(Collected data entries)
★ ★ ★
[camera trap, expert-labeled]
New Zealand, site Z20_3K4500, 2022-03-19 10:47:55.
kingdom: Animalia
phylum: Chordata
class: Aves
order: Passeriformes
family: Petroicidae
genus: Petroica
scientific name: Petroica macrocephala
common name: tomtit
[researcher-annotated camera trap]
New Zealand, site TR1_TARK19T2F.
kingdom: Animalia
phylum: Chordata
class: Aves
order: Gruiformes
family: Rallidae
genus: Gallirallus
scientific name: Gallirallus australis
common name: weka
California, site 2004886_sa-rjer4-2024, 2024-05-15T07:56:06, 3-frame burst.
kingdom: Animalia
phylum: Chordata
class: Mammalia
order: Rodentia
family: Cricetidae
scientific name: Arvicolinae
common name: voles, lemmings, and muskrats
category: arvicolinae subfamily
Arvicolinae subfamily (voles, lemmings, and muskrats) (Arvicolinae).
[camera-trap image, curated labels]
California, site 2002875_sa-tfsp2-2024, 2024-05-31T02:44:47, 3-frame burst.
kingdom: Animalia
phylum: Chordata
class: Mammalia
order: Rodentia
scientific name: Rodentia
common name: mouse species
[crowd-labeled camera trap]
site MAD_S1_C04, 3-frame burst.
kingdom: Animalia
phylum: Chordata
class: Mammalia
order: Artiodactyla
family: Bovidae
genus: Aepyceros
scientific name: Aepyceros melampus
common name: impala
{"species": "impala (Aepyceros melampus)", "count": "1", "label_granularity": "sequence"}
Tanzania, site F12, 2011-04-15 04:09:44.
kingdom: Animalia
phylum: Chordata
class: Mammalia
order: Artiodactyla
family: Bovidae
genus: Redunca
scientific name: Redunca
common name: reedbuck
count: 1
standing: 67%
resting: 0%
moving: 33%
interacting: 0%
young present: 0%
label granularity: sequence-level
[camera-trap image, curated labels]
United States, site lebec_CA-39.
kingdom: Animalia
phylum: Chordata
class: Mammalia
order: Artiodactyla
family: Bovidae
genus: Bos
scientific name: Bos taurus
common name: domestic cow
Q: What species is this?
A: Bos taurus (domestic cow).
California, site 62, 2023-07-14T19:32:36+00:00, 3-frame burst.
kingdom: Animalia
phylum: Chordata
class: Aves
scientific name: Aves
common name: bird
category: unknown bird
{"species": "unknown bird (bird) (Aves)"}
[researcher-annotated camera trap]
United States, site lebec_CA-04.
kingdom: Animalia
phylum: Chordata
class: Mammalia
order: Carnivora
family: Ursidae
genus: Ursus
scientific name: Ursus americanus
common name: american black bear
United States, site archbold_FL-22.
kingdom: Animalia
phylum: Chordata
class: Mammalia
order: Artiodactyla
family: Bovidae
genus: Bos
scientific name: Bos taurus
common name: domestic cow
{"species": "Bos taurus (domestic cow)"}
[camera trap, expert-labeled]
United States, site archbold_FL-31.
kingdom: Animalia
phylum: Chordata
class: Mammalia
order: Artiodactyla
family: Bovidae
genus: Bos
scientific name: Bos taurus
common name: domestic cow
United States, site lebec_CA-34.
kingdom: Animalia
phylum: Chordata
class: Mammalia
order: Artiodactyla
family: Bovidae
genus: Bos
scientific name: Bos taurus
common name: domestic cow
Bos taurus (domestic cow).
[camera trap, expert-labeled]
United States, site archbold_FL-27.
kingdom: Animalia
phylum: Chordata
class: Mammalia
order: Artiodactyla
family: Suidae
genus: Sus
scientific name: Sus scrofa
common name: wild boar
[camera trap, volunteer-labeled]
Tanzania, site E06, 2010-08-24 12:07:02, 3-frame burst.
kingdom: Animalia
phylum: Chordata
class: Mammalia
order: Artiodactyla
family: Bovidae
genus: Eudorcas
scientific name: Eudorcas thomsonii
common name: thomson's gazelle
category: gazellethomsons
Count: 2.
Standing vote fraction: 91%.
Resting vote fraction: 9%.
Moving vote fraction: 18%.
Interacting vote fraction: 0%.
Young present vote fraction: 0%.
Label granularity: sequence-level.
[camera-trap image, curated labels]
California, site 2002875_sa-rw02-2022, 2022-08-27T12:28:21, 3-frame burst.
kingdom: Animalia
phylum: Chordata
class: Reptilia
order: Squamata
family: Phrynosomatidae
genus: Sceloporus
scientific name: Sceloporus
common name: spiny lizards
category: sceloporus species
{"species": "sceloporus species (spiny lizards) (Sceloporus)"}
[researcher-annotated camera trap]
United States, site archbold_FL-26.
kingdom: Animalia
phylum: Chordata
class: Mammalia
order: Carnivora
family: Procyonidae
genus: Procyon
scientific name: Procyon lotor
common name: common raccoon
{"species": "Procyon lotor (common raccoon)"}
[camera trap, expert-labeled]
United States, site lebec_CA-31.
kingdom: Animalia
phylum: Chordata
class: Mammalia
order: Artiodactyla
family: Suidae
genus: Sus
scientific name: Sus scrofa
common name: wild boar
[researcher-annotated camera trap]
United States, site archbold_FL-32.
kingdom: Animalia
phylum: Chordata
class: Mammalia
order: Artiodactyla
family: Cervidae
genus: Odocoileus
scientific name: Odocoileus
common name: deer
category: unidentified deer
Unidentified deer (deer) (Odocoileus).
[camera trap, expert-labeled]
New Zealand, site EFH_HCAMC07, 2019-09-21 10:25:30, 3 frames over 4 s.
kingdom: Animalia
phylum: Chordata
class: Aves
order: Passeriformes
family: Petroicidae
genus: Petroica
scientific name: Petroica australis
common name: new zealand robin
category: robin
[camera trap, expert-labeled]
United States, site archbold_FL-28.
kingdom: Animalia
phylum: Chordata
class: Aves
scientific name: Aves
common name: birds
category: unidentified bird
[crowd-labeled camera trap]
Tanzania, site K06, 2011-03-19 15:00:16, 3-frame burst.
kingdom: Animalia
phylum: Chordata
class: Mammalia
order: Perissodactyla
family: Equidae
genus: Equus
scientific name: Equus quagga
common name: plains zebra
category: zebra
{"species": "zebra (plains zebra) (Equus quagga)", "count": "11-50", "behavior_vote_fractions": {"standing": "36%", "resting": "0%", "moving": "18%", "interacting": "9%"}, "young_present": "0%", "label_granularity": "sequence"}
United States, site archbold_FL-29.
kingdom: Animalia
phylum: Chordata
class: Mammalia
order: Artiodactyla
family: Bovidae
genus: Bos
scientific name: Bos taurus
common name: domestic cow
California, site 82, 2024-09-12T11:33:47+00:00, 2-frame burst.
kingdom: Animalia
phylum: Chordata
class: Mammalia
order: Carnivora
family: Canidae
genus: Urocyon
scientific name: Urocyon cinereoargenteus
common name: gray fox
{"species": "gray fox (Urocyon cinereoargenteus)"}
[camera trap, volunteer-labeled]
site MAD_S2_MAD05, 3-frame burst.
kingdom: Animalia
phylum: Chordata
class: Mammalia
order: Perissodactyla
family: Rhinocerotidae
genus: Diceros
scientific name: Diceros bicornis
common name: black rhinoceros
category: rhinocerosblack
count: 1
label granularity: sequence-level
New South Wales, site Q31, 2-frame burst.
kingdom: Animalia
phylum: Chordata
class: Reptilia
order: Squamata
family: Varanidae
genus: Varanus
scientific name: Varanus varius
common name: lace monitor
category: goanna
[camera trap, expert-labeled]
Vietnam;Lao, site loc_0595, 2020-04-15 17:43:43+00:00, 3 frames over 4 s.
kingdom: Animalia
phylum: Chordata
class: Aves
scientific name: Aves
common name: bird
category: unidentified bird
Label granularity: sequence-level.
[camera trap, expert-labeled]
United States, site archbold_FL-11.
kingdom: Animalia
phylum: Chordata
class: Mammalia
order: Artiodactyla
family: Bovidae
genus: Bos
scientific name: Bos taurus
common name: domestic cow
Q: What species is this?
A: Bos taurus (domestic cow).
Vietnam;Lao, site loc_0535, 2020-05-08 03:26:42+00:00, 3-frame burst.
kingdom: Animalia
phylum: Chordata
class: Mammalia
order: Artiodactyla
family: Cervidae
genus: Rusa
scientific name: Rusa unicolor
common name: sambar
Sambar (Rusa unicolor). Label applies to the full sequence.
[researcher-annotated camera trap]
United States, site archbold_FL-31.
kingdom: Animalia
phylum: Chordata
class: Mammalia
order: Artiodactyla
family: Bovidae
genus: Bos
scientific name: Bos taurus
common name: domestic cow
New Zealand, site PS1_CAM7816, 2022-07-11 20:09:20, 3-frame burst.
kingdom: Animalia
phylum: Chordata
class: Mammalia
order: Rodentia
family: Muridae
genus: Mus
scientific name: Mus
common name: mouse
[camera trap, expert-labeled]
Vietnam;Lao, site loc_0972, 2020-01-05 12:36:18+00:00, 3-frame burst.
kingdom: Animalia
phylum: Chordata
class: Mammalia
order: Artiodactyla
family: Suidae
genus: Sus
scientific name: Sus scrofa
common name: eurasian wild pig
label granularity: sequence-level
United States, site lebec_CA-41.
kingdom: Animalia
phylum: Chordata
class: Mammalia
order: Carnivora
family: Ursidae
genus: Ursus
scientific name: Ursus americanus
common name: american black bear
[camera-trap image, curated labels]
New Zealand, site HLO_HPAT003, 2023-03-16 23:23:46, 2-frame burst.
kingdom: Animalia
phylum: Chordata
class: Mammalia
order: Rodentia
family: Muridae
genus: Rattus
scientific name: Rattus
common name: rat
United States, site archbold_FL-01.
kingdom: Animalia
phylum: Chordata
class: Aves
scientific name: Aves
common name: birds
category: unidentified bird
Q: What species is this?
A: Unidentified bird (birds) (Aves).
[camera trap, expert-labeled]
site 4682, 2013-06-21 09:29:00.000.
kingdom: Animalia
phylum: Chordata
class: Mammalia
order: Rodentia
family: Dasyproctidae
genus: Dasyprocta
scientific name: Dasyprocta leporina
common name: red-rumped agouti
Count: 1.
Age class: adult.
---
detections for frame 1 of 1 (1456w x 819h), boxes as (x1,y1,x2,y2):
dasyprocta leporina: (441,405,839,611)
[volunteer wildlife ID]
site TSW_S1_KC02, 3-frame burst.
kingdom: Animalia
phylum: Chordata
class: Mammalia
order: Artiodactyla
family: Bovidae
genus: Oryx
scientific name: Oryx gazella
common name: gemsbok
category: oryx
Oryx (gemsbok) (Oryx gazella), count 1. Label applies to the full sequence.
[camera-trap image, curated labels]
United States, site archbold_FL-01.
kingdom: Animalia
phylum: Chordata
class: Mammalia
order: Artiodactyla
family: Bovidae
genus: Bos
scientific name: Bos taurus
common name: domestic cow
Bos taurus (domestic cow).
★ ★ ★
- Work request: Out of the data above, set down the lines from the one with "family: Varanidae" to the one with "United States, site archbold_FL-11.", both included, exactly as written and with no additions.

- Exercise solution:
family: Varanidae
genus: Varanus
scientific name: Varanus varius
common name: lace monitor
category: goanna
[camera trap, expert-labeled]
Vietnam;Lao, site loc_0595, 2020-04-15 17:43:43+00:00, 3 frames over 4 s.
kingdom: Animalia
phylum: Chordata
class: Aves
scientific name: Aves
common name: bird
category: unidentified bird
Label granularity: sequence-level.
[camera trap, expert-labeled]
United States, site archbold_FL-11.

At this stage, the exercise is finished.